Try not to freak: When it comes to smoking weed, the kids are actually doing alright. 

According to an unprecedented Washington University School of Medicine analysis of more than a decade's worth of survey data, the rate of adolescents and teens across the nation who have toked in the past 12 months has dropped significantly — by ten percent, in fact — since 2002. 

"It’s the first time anyone has ever put together all the data," says Dr. Richard Grucza, a Washington University researcher and lead author of the study, which is published in the June issue of the Journal of the American Academy of Child & Adolescent Psychiatry. Along with a team of researchers, Grucza dug into a trove of data collected by the National Survey on Drug Use and Health between 2002 and 2013. The survey's responses were gathered from 216,852 adolescents aged twelve to seventeen living in all 50 states.

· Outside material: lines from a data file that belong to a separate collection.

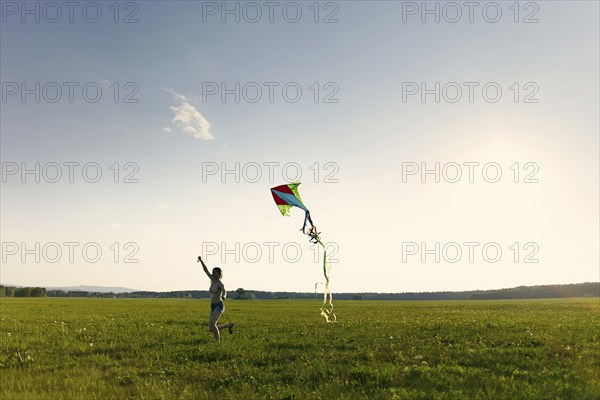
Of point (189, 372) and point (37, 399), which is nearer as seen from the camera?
point (37, 399)

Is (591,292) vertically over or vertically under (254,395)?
under

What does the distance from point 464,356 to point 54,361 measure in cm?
1179

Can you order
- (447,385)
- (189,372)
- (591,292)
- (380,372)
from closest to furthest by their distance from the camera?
(447,385)
(380,372)
(189,372)
(591,292)

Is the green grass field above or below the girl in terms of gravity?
below

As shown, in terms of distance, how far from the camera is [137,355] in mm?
13234

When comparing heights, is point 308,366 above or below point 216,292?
below

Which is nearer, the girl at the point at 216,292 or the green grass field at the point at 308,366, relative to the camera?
the green grass field at the point at 308,366

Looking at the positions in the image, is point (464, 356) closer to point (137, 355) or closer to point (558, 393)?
point (558, 393)

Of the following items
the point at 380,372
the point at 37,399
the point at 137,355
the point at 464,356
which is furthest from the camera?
the point at 137,355

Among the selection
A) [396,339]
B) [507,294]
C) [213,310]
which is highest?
[213,310]

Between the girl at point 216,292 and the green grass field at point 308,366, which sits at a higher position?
the girl at point 216,292

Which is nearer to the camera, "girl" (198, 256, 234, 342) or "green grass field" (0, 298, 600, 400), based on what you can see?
"green grass field" (0, 298, 600, 400)

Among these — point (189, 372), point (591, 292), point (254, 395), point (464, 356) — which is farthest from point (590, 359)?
point (591, 292)

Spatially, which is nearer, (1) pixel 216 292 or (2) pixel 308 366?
(2) pixel 308 366
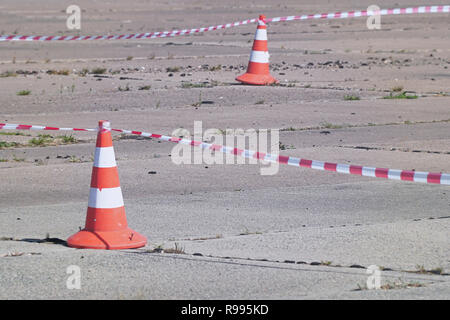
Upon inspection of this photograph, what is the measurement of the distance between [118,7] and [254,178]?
4334 cm

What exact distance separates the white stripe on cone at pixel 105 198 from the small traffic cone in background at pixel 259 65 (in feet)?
32.0

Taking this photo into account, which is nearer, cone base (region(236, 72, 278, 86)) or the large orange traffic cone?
the large orange traffic cone

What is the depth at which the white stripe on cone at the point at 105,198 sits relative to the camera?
7.82m

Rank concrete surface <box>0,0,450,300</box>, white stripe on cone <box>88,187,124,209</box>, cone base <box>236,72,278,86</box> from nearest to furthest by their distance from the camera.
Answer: concrete surface <box>0,0,450,300</box> → white stripe on cone <box>88,187,124,209</box> → cone base <box>236,72,278,86</box>

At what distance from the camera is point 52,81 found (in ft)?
59.7

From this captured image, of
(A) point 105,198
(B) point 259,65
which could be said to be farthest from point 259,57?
(A) point 105,198

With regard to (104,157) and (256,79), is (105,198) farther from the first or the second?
(256,79)

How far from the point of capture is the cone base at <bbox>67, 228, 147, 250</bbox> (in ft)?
25.0

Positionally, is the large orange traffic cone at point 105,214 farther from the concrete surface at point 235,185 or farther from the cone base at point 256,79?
the cone base at point 256,79

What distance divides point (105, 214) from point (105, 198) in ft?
0.45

And the study has more to offer beyond its findings of a clear reduction in marijuana usage. As Grucza explains, the researchers have actually developed a hypothesis of why adolescent problems related to the use of marijuana have also decreased.

The hypothesis is pretty simple. It also subverts what some anti-pot groups consider conventional thinking about the leafy green plant. 

Kids, the data showed, seem to be getting into less trouble overall, including behavioral problems and things like fighting and property crime. Grucza and his team believe that the decrease is connected to both the 10 percent drop in pot use and a 24 percent drop in "marijuana disorders," a term that refers to problems associated with substance abuse in general, such as developing dependency or having trouble in school and in relationships. 

"There’s a lot of work historically that shows, especially among kids, that none of these things occur vacuum," explains Grucza. "If a kid is using marijuana at fifteen years old, it's probably not just because he likes to get high. He's also running with the wrong kind of kids and getting into trouble. We’re seeing a decline in this other kind of trouble, and that seems to be driving the decline and prevalence in marijuana problems." 

Put another way, the data is basically telling us that kids who avoid problem behaviors are also less likely to have issues with marijuana. In this light, marijuana use is less a gateway to trouble and more a symptom of it.

That still leaves a nagging question: How are kids avoiding problem behaviors in the first place? A possible answer, says Grucza, is that we're getting better at identifying kids with behavioral or psychiatric problems and getting them the help they need. 

"If we're seeing a decline in these behaviors, in my mind that's signaling an overall improvement in adolescent mental health. It could be that we’re just treating psychiatric disorders better in children." 

Of course, Grucza's work is far from over. As more data is collected, researchers will be able to better understand the drug habits of kids living in states with legalized marijuana — a club Missouri could soon join

"We can’t rule out the fact that, maybe, marijuana legalization is having some kind of effect, or maybe these rates would be dropping even faster if these cultural changes weren't happening," Grucza observes. "To me, this research just shows that there’s a large advantage in creating a resilience to drug problems and raising healthy kids."